**Task requirements:** Leaving the pictures aside, repeat the entries exactly.

Start of Block

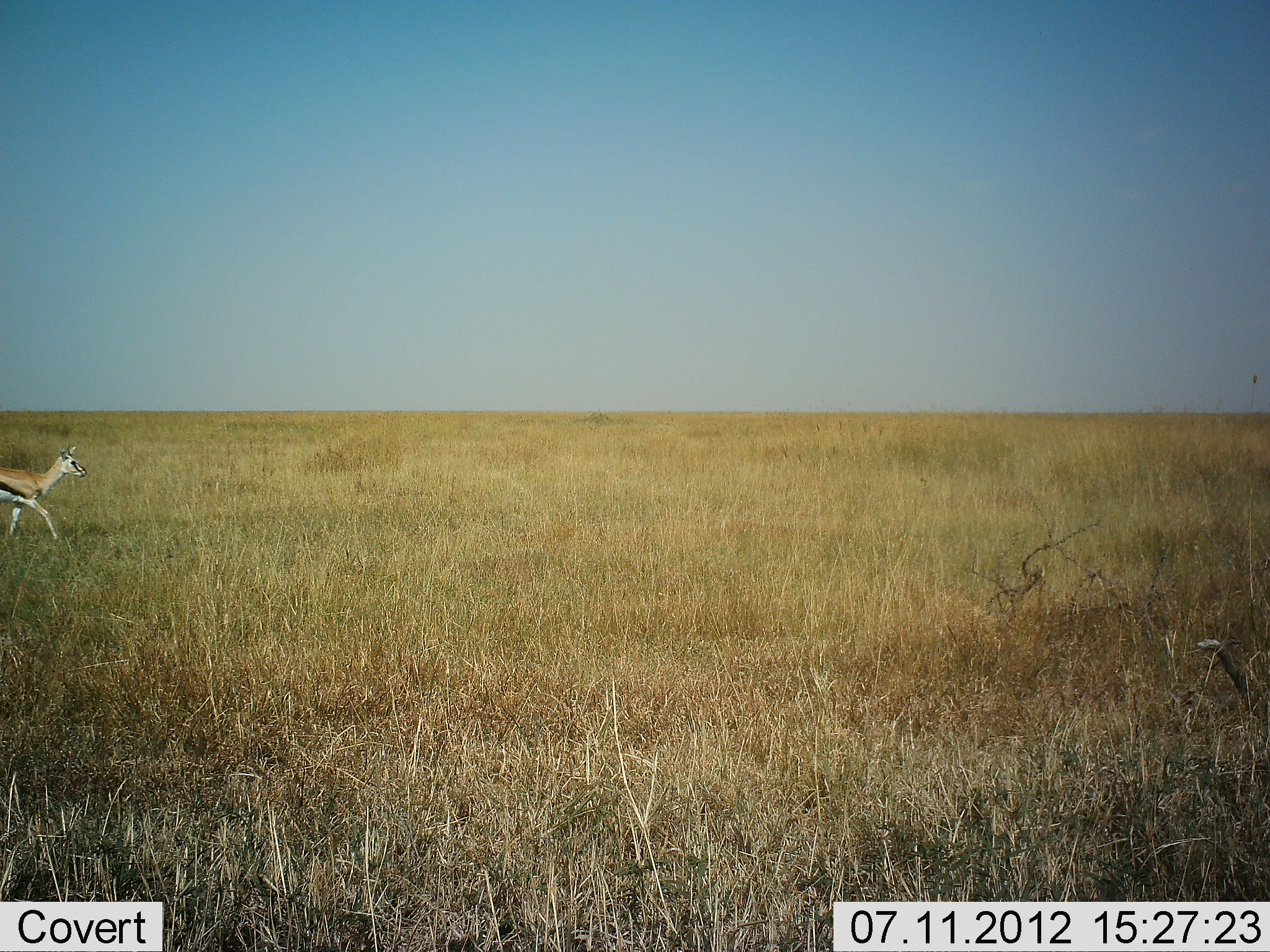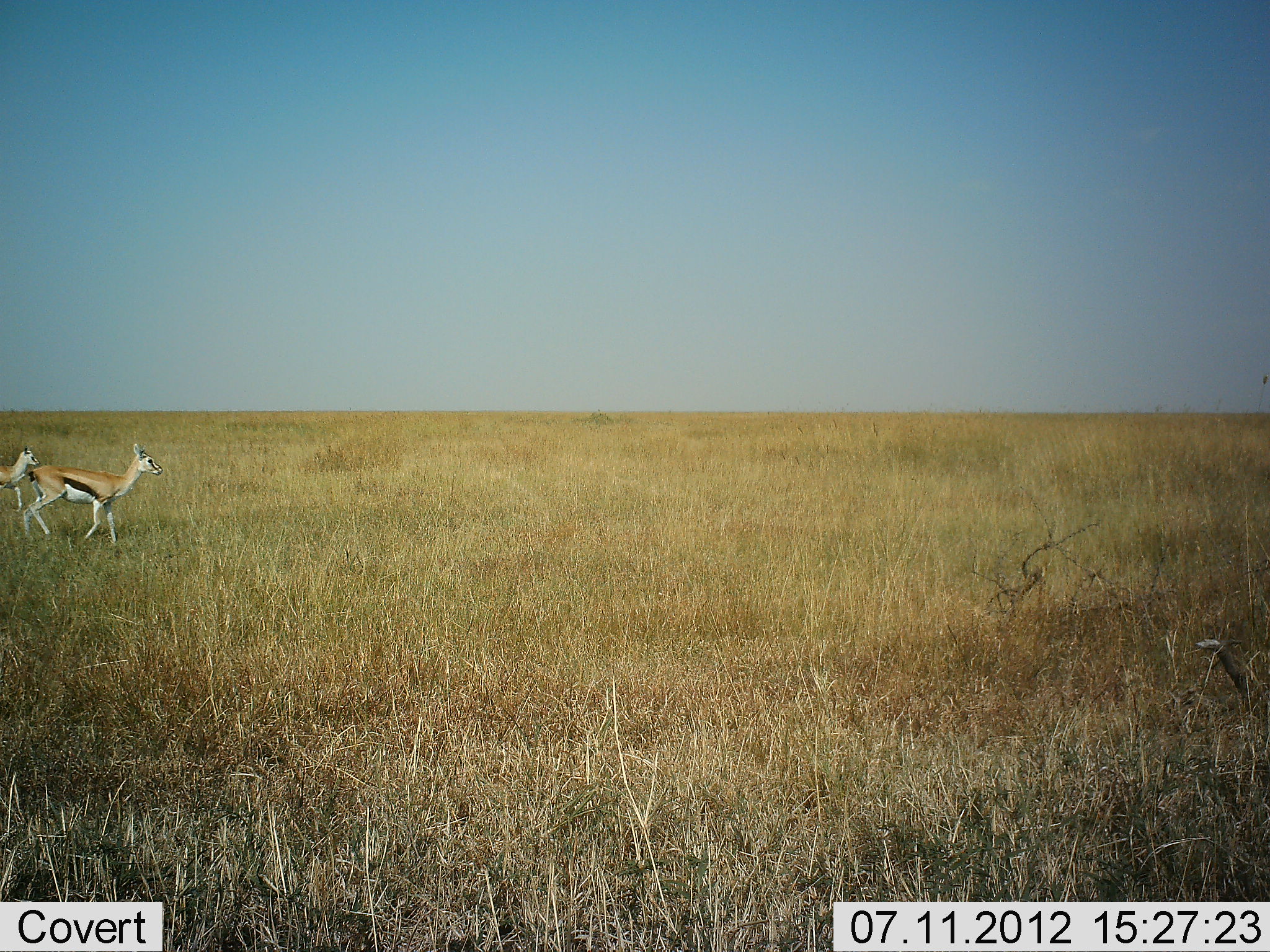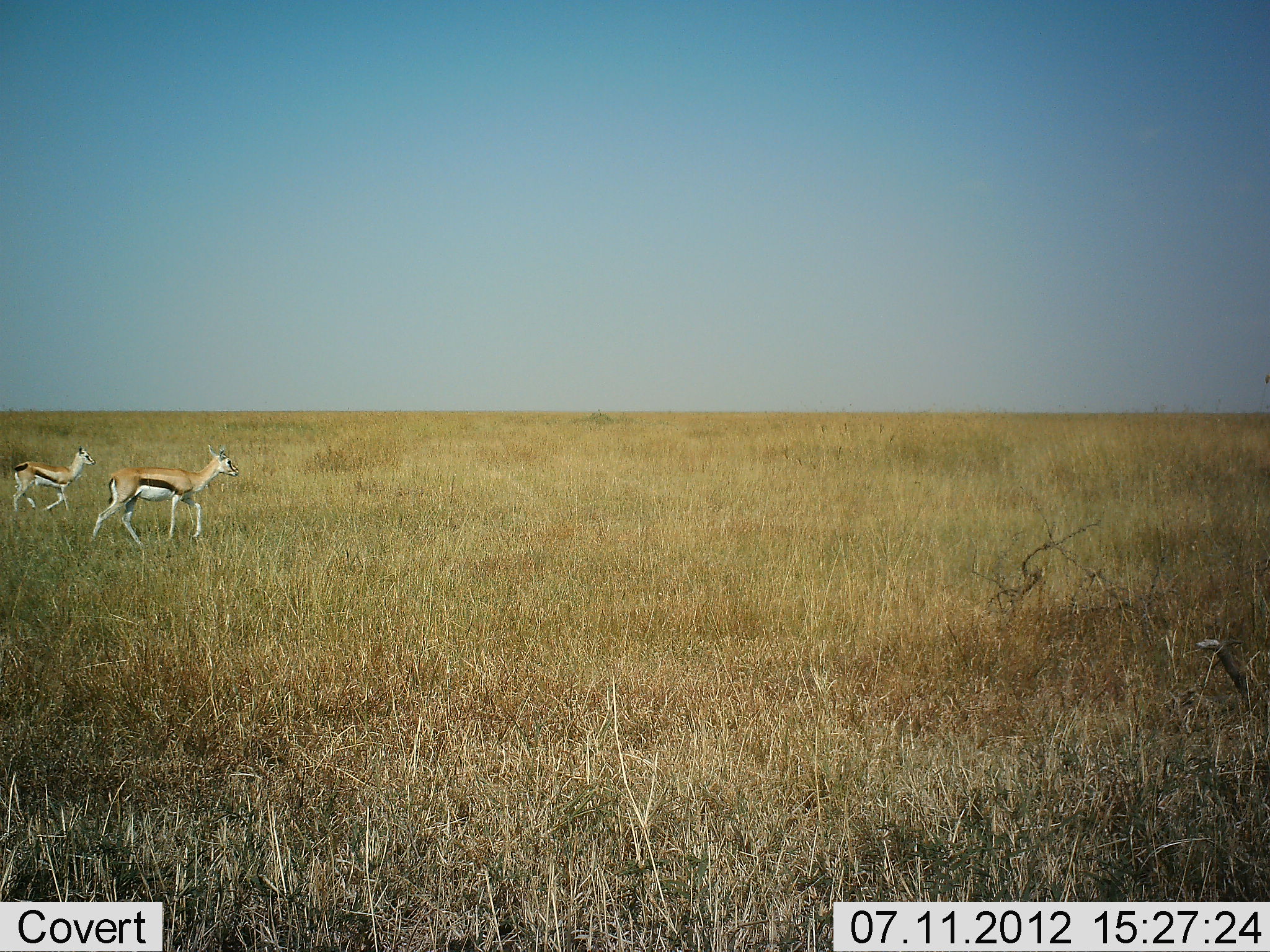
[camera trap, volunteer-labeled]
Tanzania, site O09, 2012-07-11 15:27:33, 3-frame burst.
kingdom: Animalia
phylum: Chordata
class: Mammalia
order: Artiodactyla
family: Bovidae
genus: Eudorcas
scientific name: Eudorcas thomsonii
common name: thomson's gazelle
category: gazellethomsons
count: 2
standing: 0%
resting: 0%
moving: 100%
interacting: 0%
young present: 0%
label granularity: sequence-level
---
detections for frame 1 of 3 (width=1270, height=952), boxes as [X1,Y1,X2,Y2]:
animal: [0,446,87,540]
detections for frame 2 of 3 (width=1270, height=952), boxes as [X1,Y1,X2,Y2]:
animal: [24,442,163,542]; [0,448,41,511]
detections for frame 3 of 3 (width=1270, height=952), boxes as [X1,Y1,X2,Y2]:
animal: [93,444,239,549]; [13,445,95,512]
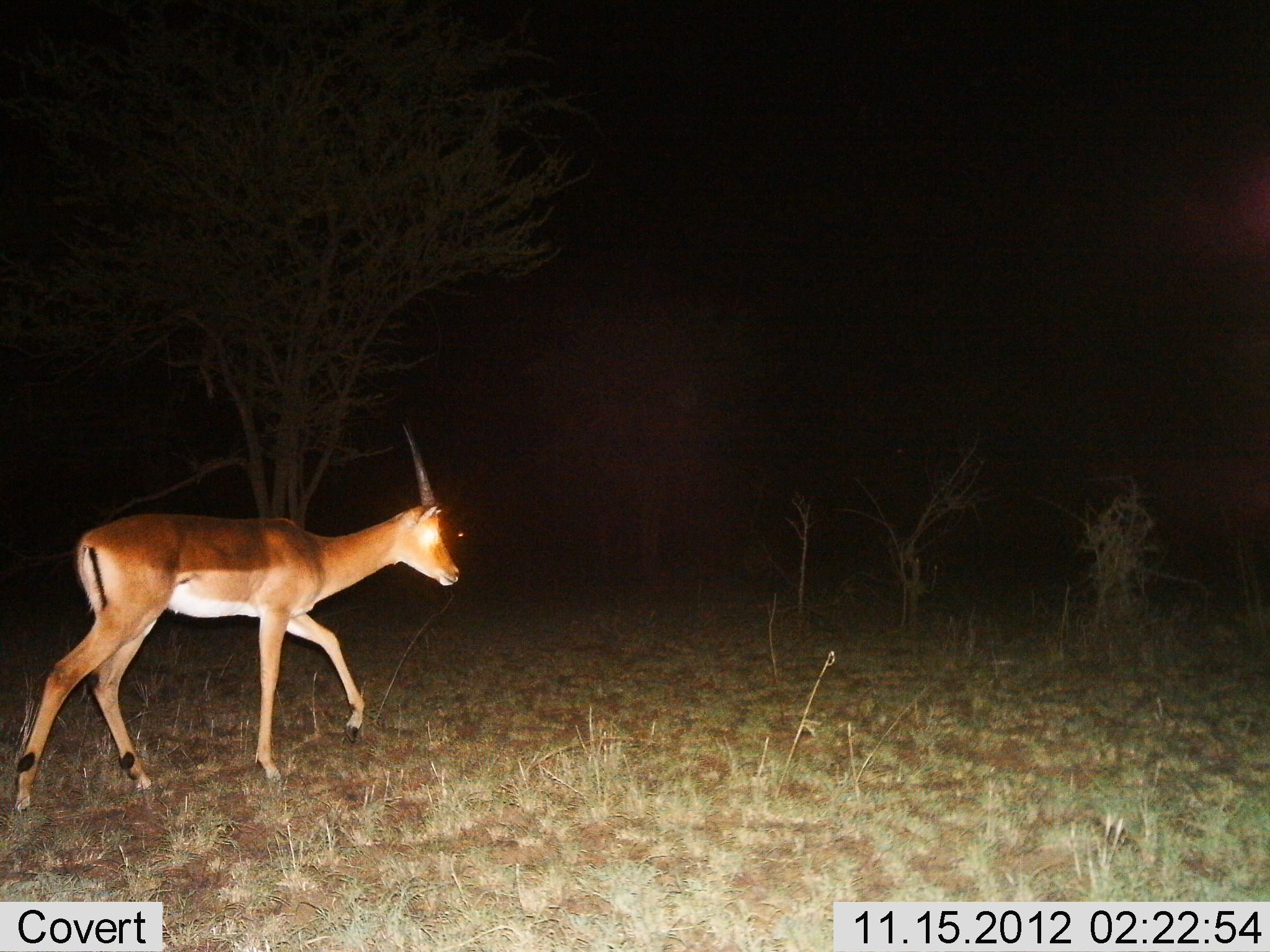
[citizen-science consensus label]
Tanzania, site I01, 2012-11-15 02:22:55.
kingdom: Animalia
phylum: Chordata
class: Mammalia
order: Artiodactyla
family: Bovidae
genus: Nanger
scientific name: Nanger granti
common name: grant's gazelle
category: gazellegrants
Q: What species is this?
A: Gazellegrants (grant's gazelle) (Nanger granti).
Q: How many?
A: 1.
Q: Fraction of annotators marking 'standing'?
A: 0%.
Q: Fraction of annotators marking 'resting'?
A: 0%.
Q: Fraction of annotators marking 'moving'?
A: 100%.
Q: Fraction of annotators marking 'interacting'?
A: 0%.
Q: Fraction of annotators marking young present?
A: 0%.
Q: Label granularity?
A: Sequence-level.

End of Block

**Reply:**
[camera trap, volunteer-labeled]
Tanzania, site O09, 2012-07-11 15:27:33, 3-frame burst.
kingdom: Animalia
phylum: Chordata
class: Mammalia
order: Artiodactyla
family: Bovidae
genus: Eudorcas
scientific name: Eudorcas thomsonii
common name: thomson's gazelle
category: gazellethomsons
count: 2
standing: 0%
resting: 0%
moving: 100%
interacting: 0%
young present: 0%
label granularity: sequence-level
---
detections for frame 1 of 3 (width=1270, height=952), boxes as [X1,Y1,X2,Y2]:
animal: [0,446,87,540]
detections for frame 2 of 3 (width=1270, height=952), boxes as [X1,Y1,X2,Y2]:
animal: [24,442,163,542]; [0,448,41,511]
detections for frame 3 of 3 (width=1270, height=952), boxes as [X1,Y1,X2,Y2]:
animal: [93,444,239,549]; [13,445,95,512]
[citizen-science consensus label]
Tanzania, site I01, 2012-11-15 02:22:55.
kingdom: Animalia
phylum: Chordata
class: Mammalia
order: Artiodactyla
family: Bovidae
genus: Nanger
scientific name: Nanger granti
common name: grant's gazelle
category: gazellegrants
Q: What species is this?
A: Gazellegrants (grant's gazelle) (Nanger granti).
Q: How many?
A: 1.
Q: Fraction of annotators marking 'standing'?
A: 0%.
Q: Fraction of annotators marking 'resting'?
A: 0%.
Q: Fraction of annotators marking 'moving'?
A: 100%.
Q: Fraction of annotators marking 'interacting'?
A: 0%.
Q: Fraction of annotators marking young present?
A: 0%.
Q: Label granularity?
A: Sequence-level.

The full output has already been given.